The basic Naive Bayes classifier is another example of an algorithm that is fairly straightforward to code, once you understand it, but requires a little bit of thinking to understand. The idea is this:
We want to be able to predict the likelihood that a Web page belongs to one of a set of predefined classes. We'll define a Web page (for the moment) as a collection of words a1, a2, ..., an. Therefore, if there are m classes of web pages, labeled c1, c2, ..., cm, we want to know P(c | a1,a2,...,am) for each class. We can use Bayes' rule to do this. The Naive Bayes assumption allows us to assume that each word is conditionally independent of the others, so
P(c | a1,a2,...,am) = x * P(a1 | c) * P(a2 | c) * ... * P(am | c) * P(c)
where x is a normalizing factor.
In order to do this sort of computation, we will need:
In /home/public/cs662/webkb You'll find a set of webpages from five different universities. (Cornell, Texas, Wisconsin, Washington, and "other"). These are divided into seven different categories, corresponding to the type of web page: course, department, faculty, student, staff, project, and other. Our task will be to build a Naive Bayes classifier that can classify these pages.
This data originally comes from the Web->KB project at Carnegie Mellon University. . There is a gzipped copy of the data at this link.
This link is provided in case you want to do your development on your home machine. The data set is somewhat large (11 Meg tarred and zipped, ~60 Megs unpacked), especially if everyone makes a local copy of it. Therefore, you should NOT make a copy of this data set in your home directory - instead, just create a symbolic link to the copy in /home/public/cs662/webkb, or read from these files directly. Copying it to your home directory may result in you going over your quota and being locked out until you find a sysadmin.
Before classifying pages, we'll need to "massage" the data a bit. You should have all this code already from project1; this step will mostly be a matter of finding it and remembering how it works.
One challenge in classifying text accoring to probability is the presence of words that carry no meaning, such as 'a', 'an', 'the', etc. These are often called stop words . A useful list of stop words taken from the WordNet project can be found here
You should also already have code that does this.
You'll need a tool that can count words and store them in a dictionary (I bet you've already got this). For each category, you'll want to be able to take all the pages in that category and count the frequency of each word (less stopwords) occurring on those pages. This will serve as an estimate of P(w | category) for each category. For example, to estimate P('cat' | faculty), count the number of times 'cat' occurs in all faculty pages, divided by the total number of non-stop words.
You'll also need to be able to calculate the prior probability of a category occurring. Build a Python tool which, given a set of input files, can tell you the fraction of files from each of a set of categories, such as page types, or schools. (Keep in mind that we'll want to train on different subsets of the data, so don't just calculate the fractions for the entire dataset).
Here's where the rubber hits the road.

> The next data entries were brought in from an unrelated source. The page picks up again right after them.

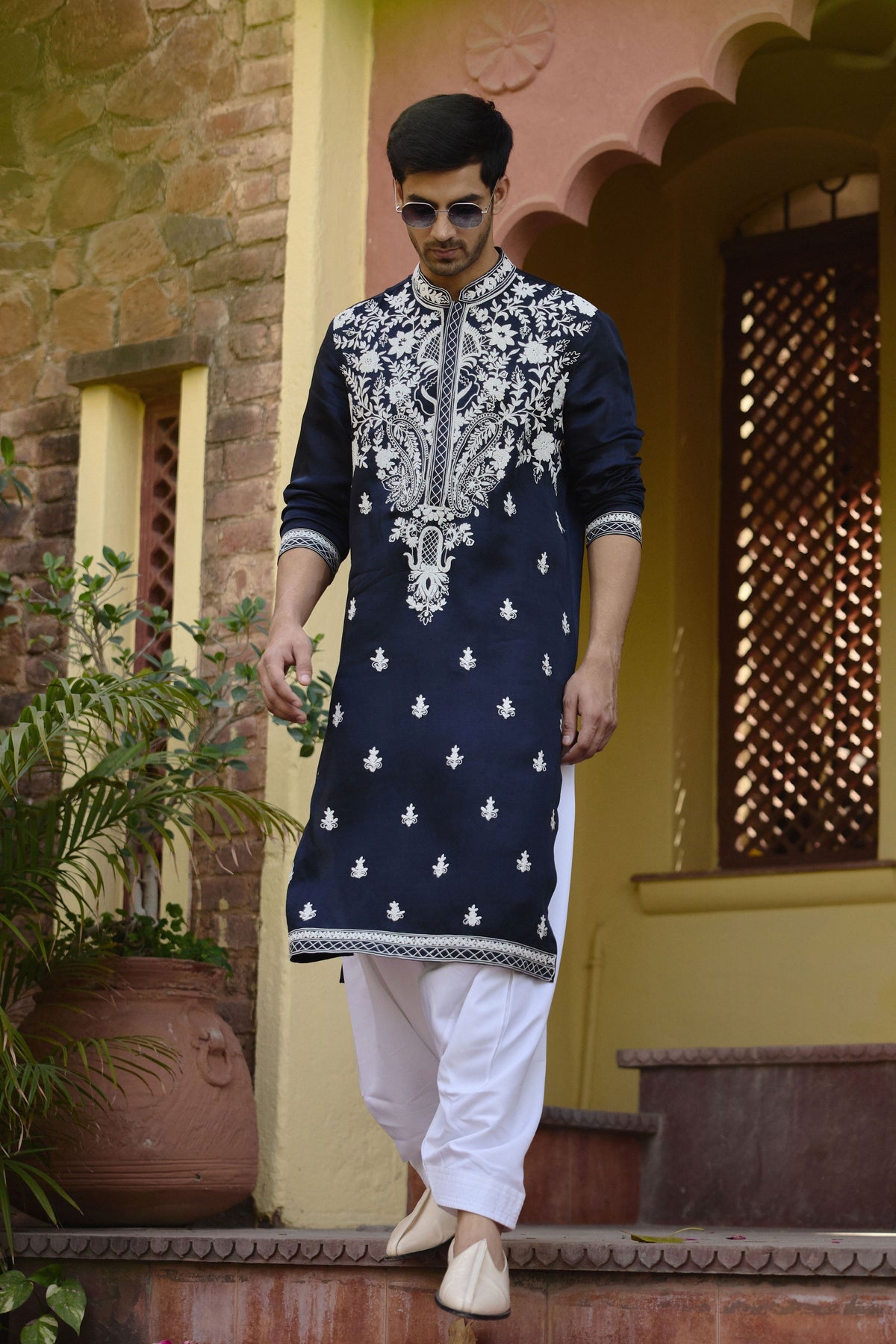 Dhanbai Kurta Set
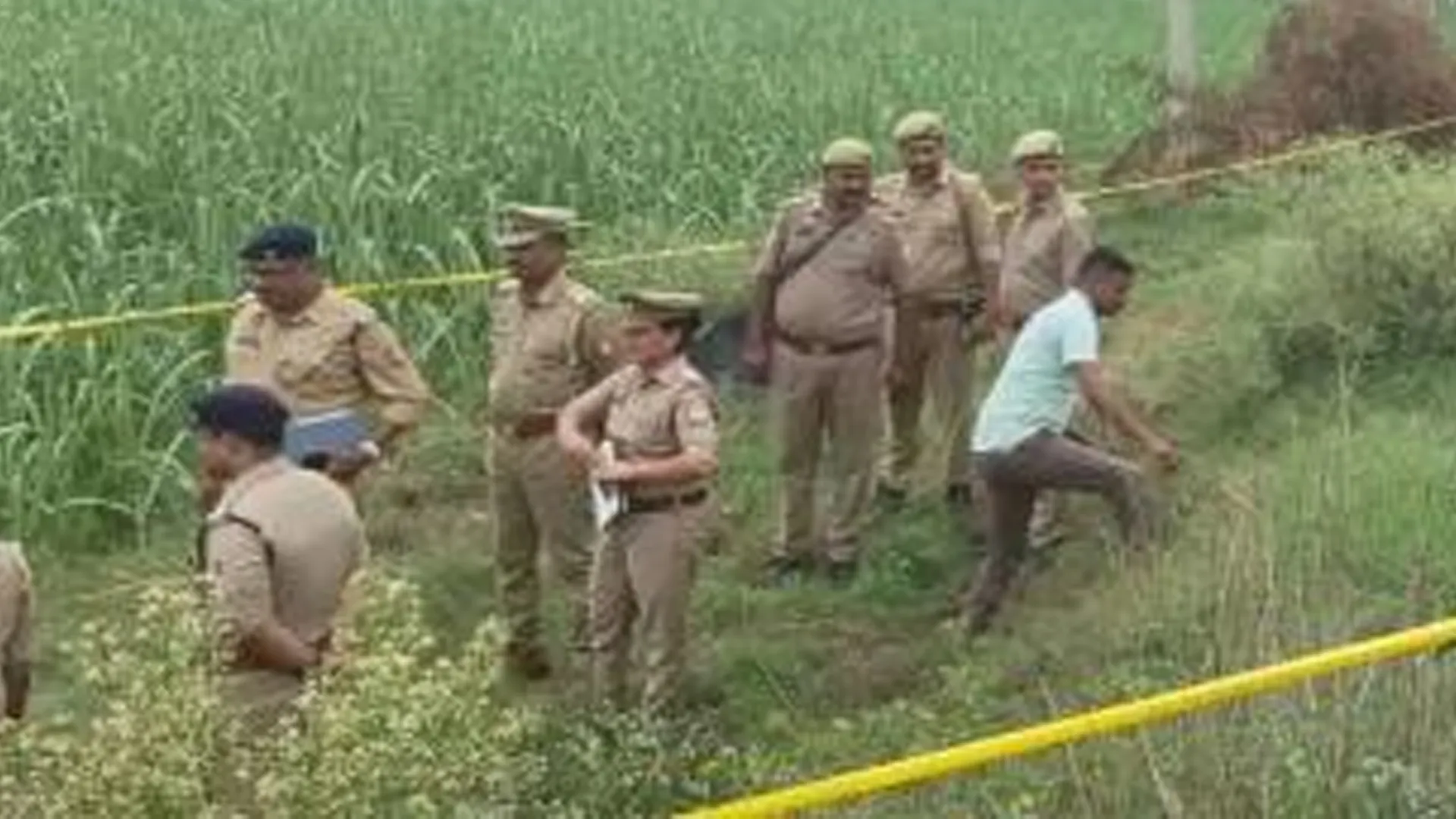 अमरोहा : गन्ने के खेत में मिला युवक का शव, शरीर पर थे चोट के निशान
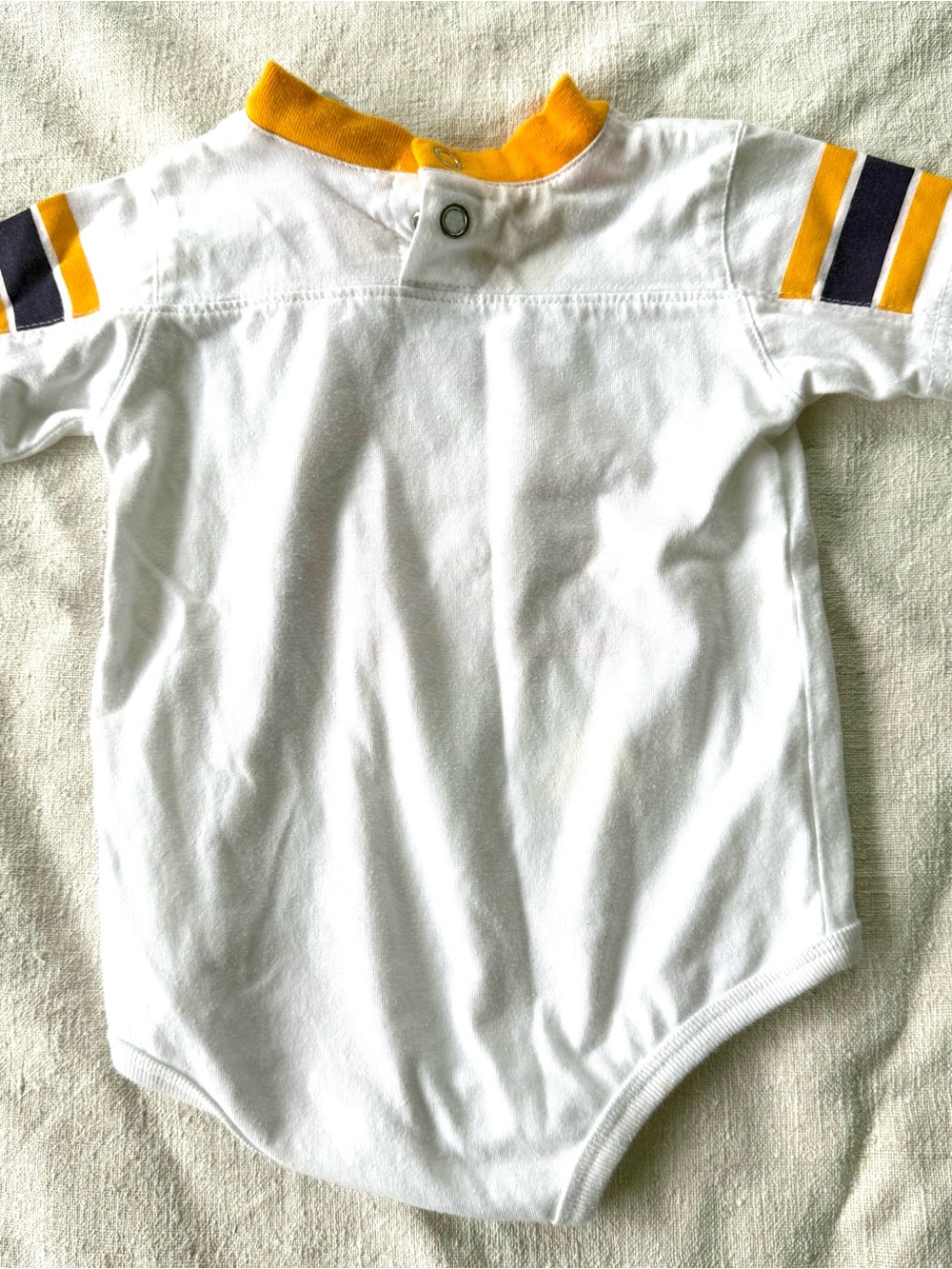 LSU Reebok Heisman Collection Baby Onesie 6-9 month + Bib & rally/burp towel - Picture 5 of 12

You'll want to use your previous tools to build a program that, for a given category (for example, faculty), can compute the conditional probability for each word given that it's in a faculty page.
To begin, we'll need to decide how we want to classify pages. For this project, we'll focus on the type of page. You'll want to write a simple Python function that can randomly select a fraction of the data to act as your training set, and a fraction as a test set. (random.shuffle is useful for this)

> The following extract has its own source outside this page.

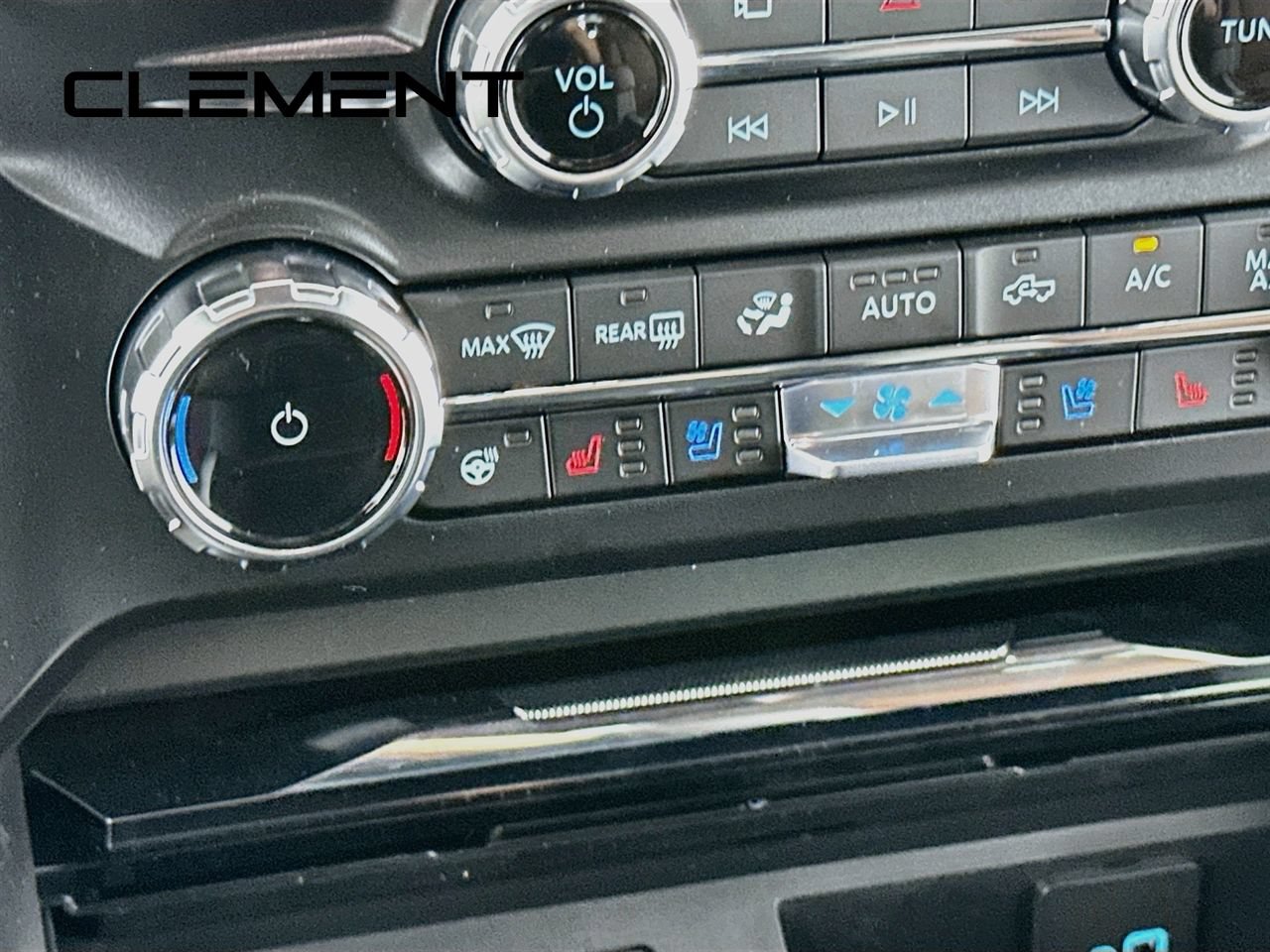 Used 2026 Ford F450 King Ranch w/ Chrome Package AWD/4WD image 23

Once you have this, you'll build Vocabulary , a list of all unique words occurring in the training set.
Then, compute the priors for the category as described above.
We'll call the fraction of documents in the training set that are of a given category the Text . So the faculty Text is all the faculty web pages in the training set. Let n be the total number of words in Text (including duplicates).
Then, for each word in Vocabulary , the conditional probability of it occurring given the category is: (timesWordOccurs + 1 ) / n + |Vocabulary|
the result should be a dictionary for each category giving the conditional probability of each word, given that category. You may find it helpful to write these dictionaries to files as objects with pickle, since you'll want them later.
Now you're ready to use the classifier to categorize unseen web pages. It should take as input an unknown webpage and strip out the HTML tags and stop words. Then, compute the likelihood for each category given the stream of words. The formula for Naive Bayes is:
P(category | set of words) = P(category) * Product P(word | category)
(where Product means multiply the prob. for each word)
You may find that, when computing Naive Bayes, you run into underflow problems. Luckily, there's a slick way to get around that. Remember that we're not really interested in the probability of each classification, but the MAP hypothesis: which classification is most likely. (This is why we're not computing the demoninator of Bayes' rule.)
Since all we're doing is comparing likelihoods and finding the largest one, we can apply any sort of transformation to the likelihood value, as long as it doesn't change the ordering. To be precise we'll use log.
If P(c1) > P(c2), then log(P(c1)) > log(P(c2))
So why log? Log also has the following very useful property:
log(ab) = log(a) + log(b)
In Naive Bayes terms, this means that: log(P(c | w1,w2,...,wn)) = log(P(w1 |c)) + log(P(w2 | c) + .. + log(P(wn | c)) + log(P(c))
Now let's test your classifier.
To begin, let's build a boolean classifier. That is, it will predict whether it is more likely to belong to the 'faculty' category or not.
The above portion of the project is worth 70 points. (50 for the code, and 20 for the report.) Below are a number of possible extensions to the basic classifier, along with a point value. You may do up to 35 points worth of extensions. In each case, you should describe the improvement in your report and prepare a happy graph comparing the performance of the classifier with the extension to the standard classifier.
The most well-known approach to solving this problem is the Porter stemming algorithm. The page linked above contains a link to a Python implementation, which you may use. Add stemming to the removal of HTML tags and stop words and compare the performance of your Naive Bayes classifier.
WordNet is a lexical reference tool that can identify the potential parts of speech that a word belongs to. It's installed on the lab machines in /home/public/cs662/WordNet-2.0 (or you can download it yourself for use on your personal machine). There is also a Python interface to WordNet, called PyWordNet (note: if you run this on your home machine, please be aware that PyWordNet only works with WordNet 2.0, not WordNet 2.1).
To use WordNet on the lab machines, you'll need to set the following environment variable:
export WNHOME=/home/public/cs662/WordNet-2.0
Use WordNet to remove all words that are not nouns or adjectives (in addition to stop words) and use that as input to your Naive Bayes classifier. Compare the performance of this classifier to the basic one.
A bi-gram is a sequence of two words. Modify your classifier to consider all two-word sequences, rather than just single words. (keep in mind that "cat dog bunny squirrel" has three bi-grams: 'cat dog', 'dog bunny' and 'bunny squirrel'. You'll need to be careful about estimating priors for bi-grams and counting |Vocabulary| correctly.
Compare the performance of the bi-gram-trained classifier to the standard classifier.
Use boosting to train five separate boolean classifiers. Each classifier should have a weighted vote, based on its precision. Compare the performance of the boosted classifiers to the original boolean classifier.